(Records of spatial reasoning questions)
◇ ◇ ◇ ◇

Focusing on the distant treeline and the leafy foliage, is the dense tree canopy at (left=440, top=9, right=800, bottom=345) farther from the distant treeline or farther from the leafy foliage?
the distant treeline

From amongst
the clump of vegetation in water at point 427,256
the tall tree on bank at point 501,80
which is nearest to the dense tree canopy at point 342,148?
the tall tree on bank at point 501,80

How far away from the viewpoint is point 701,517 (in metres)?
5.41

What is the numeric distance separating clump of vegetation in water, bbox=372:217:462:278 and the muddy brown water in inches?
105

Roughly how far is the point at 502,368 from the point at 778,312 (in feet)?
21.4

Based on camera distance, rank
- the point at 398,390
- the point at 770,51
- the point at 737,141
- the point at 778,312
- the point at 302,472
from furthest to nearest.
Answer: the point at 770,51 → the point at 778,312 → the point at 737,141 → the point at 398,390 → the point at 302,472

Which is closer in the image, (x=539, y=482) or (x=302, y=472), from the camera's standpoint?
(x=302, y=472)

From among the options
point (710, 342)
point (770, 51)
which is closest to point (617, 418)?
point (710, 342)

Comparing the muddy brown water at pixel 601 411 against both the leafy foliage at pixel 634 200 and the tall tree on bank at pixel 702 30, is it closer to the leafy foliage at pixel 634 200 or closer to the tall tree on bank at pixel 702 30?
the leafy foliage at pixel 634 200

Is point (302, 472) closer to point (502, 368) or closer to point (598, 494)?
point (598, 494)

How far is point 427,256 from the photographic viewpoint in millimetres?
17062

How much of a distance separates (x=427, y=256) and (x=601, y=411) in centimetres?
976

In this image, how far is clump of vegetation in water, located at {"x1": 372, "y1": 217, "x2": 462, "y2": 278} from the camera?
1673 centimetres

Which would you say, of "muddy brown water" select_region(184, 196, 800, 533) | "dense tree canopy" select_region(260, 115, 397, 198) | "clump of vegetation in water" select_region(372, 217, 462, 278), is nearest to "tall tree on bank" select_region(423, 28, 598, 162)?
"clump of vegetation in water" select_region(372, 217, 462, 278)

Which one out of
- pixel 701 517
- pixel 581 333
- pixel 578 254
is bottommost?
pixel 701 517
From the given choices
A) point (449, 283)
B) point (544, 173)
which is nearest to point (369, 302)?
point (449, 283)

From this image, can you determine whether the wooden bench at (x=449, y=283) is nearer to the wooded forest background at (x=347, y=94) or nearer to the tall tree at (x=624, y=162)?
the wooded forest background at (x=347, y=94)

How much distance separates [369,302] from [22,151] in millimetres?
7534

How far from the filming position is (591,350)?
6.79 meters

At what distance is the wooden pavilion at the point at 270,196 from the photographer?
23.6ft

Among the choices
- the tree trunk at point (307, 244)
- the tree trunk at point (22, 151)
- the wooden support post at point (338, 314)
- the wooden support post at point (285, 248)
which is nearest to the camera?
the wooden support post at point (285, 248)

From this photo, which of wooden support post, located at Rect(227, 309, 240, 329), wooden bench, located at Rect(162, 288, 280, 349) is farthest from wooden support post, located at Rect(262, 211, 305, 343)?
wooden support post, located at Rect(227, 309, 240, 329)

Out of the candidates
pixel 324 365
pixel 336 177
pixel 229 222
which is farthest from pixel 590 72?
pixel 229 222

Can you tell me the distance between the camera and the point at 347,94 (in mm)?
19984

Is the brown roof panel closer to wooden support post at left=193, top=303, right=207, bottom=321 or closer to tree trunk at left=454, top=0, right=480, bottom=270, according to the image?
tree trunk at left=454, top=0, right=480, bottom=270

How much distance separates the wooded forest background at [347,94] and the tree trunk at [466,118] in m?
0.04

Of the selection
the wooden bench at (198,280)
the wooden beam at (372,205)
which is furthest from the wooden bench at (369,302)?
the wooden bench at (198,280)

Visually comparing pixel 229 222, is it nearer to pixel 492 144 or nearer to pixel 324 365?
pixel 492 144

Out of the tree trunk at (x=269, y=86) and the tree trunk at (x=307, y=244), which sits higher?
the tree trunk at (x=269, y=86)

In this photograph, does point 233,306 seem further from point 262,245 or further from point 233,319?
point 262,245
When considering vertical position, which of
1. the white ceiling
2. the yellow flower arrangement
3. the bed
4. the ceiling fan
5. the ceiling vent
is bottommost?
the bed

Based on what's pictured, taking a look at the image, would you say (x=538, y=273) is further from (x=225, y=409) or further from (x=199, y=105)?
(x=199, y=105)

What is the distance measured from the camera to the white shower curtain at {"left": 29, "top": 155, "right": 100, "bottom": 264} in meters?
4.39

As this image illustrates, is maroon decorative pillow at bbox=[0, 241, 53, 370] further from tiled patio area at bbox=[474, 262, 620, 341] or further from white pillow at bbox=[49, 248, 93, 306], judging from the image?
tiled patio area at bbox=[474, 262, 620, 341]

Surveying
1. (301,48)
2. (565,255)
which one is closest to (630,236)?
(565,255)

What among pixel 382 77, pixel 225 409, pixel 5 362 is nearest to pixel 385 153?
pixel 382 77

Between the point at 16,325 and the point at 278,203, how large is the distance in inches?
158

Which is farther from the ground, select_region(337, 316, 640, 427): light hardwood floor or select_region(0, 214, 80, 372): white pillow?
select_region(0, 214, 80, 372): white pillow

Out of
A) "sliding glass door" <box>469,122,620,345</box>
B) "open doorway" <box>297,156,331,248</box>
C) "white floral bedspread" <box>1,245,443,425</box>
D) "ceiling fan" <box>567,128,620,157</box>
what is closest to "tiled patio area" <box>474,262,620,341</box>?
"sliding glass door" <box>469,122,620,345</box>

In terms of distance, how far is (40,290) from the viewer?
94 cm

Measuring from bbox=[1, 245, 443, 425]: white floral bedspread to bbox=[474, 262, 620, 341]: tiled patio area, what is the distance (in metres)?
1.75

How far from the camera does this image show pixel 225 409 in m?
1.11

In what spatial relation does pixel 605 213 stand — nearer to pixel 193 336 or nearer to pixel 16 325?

◇ ◇ ◇ ◇

◆ **Exercise directions**
Pull out each record as written and restate it exactly.

◆ **Solution**
Focusing on the distant treeline and the leafy foliage, is the dense tree canopy at (left=440, top=9, right=800, bottom=345) farther from the distant treeline or farther from the leafy foliage?
the distant treeline

From amongst
the clump of vegetation in water at point 427,256
the tall tree on bank at point 501,80
which is nearest to the dense tree canopy at point 342,148?
the tall tree on bank at point 501,80

How far away from the viewpoint is point 701,517 (in metres)?
5.41

What is the numeric distance separating clump of vegetation in water, bbox=372:217:462:278 and the muddy brown water in inches?
105

Roughly how far is the point at 502,368 from the point at 778,312 (in feet)?
21.4

Based on camera distance, rank
- the point at 398,390
- the point at 770,51
- the point at 737,141
- the point at 778,312
- the point at 302,472
from furthest to nearest.
Answer: the point at 770,51 → the point at 778,312 → the point at 737,141 → the point at 398,390 → the point at 302,472

Which is closer in the image, (x=539, y=482) or (x=302, y=472), from the camera's standpoint?
(x=302, y=472)

From among the options
point (710, 342)
point (770, 51)
which is closest to point (617, 418)?
point (710, 342)

Comparing the muddy brown water at pixel 601 411 against both the leafy foliage at pixel 634 200 and the tall tree on bank at pixel 702 30, is it closer to the leafy foliage at pixel 634 200 or closer to the tall tree on bank at pixel 702 30?
the leafy foliage at pixel 634 200

Is point (302, 472) closer to point (502, 368) or closer to point (598, 494)?
point (598, 494)

How far is point 427,256 from the photographic viewpoint in millimetres?
17062

How much of a distance separates (x=427, y=256) and (x=601, y=411) in centimetres?
976

In this image, how far is clump of vegetation in water, located at {"x1": 372, "y1": 217, "x2": 462, "y2": 278} from the camera?
1673 centimetres

Which would you say, of "muddy brown water" select_region(184, 196, 800, 533) | "dense tree canopy" select_region(260, 115, 397, 198) | "clump of vegetation in water" select_region(372, 217, 462, 278), is nearest to "tall tree on bank" select_region(423, 28, 598, 162)?
"clump of vegetation in water" select_region(372, 217, 462, 278)

Which one out of
- pixel 701 517
- pixel 581 333
- pixel 578 254
is bottommost?
pixel 701 517
From the given choices
A) point (449, 283)
B) point (544, 173)
which is nearest to point (369, 302)?
point (449, 283)

From this image, can you determine whether the wooden bench at (x=449, y=283) is nearer to the wooded forest background at (x=347, y=94) or nearer to the tall tree at (x=624, y=162)?
the wooded forest background at (x=347, y=94)

How much distance separates [369,302] from [22,151] in millimetres?
7534

How far from the filming position is (591,350)?
6.79 meters

At what distance is the wooden pavilion at the point at 270,196 from the photographer?
23.6ft

Among the choices
- the tree trunk at point (307, 244)
- the tree trunk at point (22, 151)
- the wooden support post at point (338, 314)
- the wooden support post at point (285, 248)
which is nearest to the camera?
the wooden support post at point (285, 248)

From this photo, which of wooden support post, located at Rect(227, 309, 240, 329), wooden bench, located at Rect(162, 288, 280, 349) is farthest from wooden support post, located at Rect(262, 211, 305, 343)?
wooden support post, located at Rect(227, 309, 240, 329)

Out of the candidates
pixel 324 365
pixel 336 177
pixel 229 222
which is farthest from pixel 590 72?
pixel 229 222

Can you tell me the distance between the camera and the point at 347,94 (in mm)?
19984

Is the brown roof panel closer to wooden support post at left=193, top=303, right=207, bottom=321 or closer to tree trunk at left=454, top=0, right=480, bottom=270, according to the image?
tree trunk at left=454, top=0, right=480, bottom=270

How much distance separates the wooded forest background at [347,94] and the tree trunk at [466,118] in m?
0.04

Of the selection
the wooden bench at (198,280)
the wooden beam at (372,205)
which is furthest from the wooden bench at (369,302)?
the wooden bench at (198,280)

Visually comparing pixel 229 222, is it nearer to pixel 492 144 or nearer to pixel 324 365?
pixel 492 144

Out of the tree trunk at (x=269, y=86) and the tree trunk at (x=307, y=244), which sits higher?
the tree trunk at (x=269, y=86)

In this photograph, does point 233,306 seem further from point 262,245 or further from point 233,319?
point 262,245
When considering vertical position, which of
1. the white ceiling
2. the yellow flower arrangement
3. the bed
4. the ceiling fan
5. the ceiling vent
is bottommost?
the bed

Based on what's pictured, taking a look at the image, would you say (x=538, y=273) is further from (x=225, y=409) or further from (x=199, y=105)?
(x=199, y=105)

What is the distance measured from the camera to the white shower curtain at {"left": 29, "top": 155, "right": 100, "bottom": 264} in meters?
4.39

As this image illustrates, is maroon decorative pillow at bbox=[0, 241, 53, 370] further from tiled patio area at bbox=[474, 262, 620, 341] or further from white pillow at bbox=[49, 248, 93, 306], judging from the image?
tiled patio area at bbox=[474, 262, 620, 341]

Surveying
1. (301,48)
2. (565,255)
which one is closest to (630,236)?
(565,255)

What among pixel 382 77, pixel 225 409, pixel 5 362 is nearest to pixel 385 153?
pixel 382 77

Between the point at 16,325 and the point at 278,203, how large is the distance in inches?
158

Which is farther from the ground, select_region(337, 316, 640, 427): light hardwood floor or select_region(0, 214, 80, 372): white pillow?
select_region(0, 214, 80, 372): white pillow

Out of
A) "sliding glass door" <box>469,122,620,345</box>
B) "open doorway" <box>297,156,331,248</box>
C) "white floral bedspread" <box>1,245,443,425</box>
D) "ceiling fan" <box>567,128,620,157</box>
what is closest to "tiled patio area" <box>474,262,620,341</box>?
"sliding glass door" <box>469,122,620,345</box>

In terms of distance, how far is (40,290) from the viewer?
94 cm

Measuring from bbox=[1, 245, 443, 425]: white floral bedspread to bbox=[474, 262, 620, 341]: tiled patio area, what is the distance (in metres)?
1.75

How far from the camera does this image show pixel 225 409 in m?
1.11

In what spatial relation does pixel 605 213 stand — nearer to pixel 193 336 or nearer to pixel 16 325?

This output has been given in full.